Career
His contributions to Cantonese opera significantly influenced Hong Kong"s reform and development of the genre beginning in the late 1930s. He also wrote the film scripts adapted from his own operas, directed the movies and at times acted in them himself. A few of his most famous works include Bird at Sunset (落霞孤騖 cantonese: laai6 haa4 gu1 mou6), Red Tears of an Aspen (白楊紅淚 baak6 joeng4 gung1 leoi6), Sweet Dreams (花都綺夢 faa1 dou1 ji2 mung6), and his last piece The Reincarnation of Lady Plum Blossom (再世紅梅記 zoi3 sai3 gung1 mui4 gei3).
Tang was born in Heilongjiang province, northeastern China.
Upon graduating from the Guangdong Sun Yat-sen Memorial Middle School, Tang reportedly attended the Shanghai Fine Arts School and also the Shanghai Baptist College.
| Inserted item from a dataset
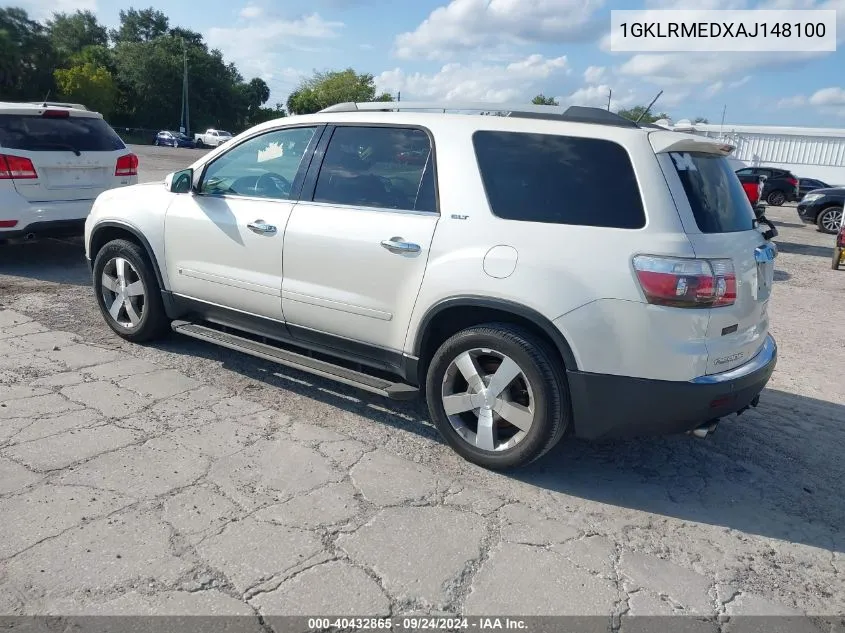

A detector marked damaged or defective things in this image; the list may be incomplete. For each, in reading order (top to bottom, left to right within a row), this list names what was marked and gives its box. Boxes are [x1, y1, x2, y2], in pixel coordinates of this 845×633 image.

Tang worked as a copyist and assistant to Fung Chi-fen (馮志芬) and Nam Hoi Sup-sam Long (南海十三郎), two famous writers for the troupe.
With the encouragement of Sit Kok Sin, Tang began his career as a playwright in 1938 with his first opera The Consoling Lotus of Jiangcheng (江城解語花 gong1 sing4 gaai2 jyu5 faa1). Throughout the next twenty years Tang wrote a total of 446 opera scripts, while 80 of those were adapted to movies.
He also directed nine films himself, and acted in four of them.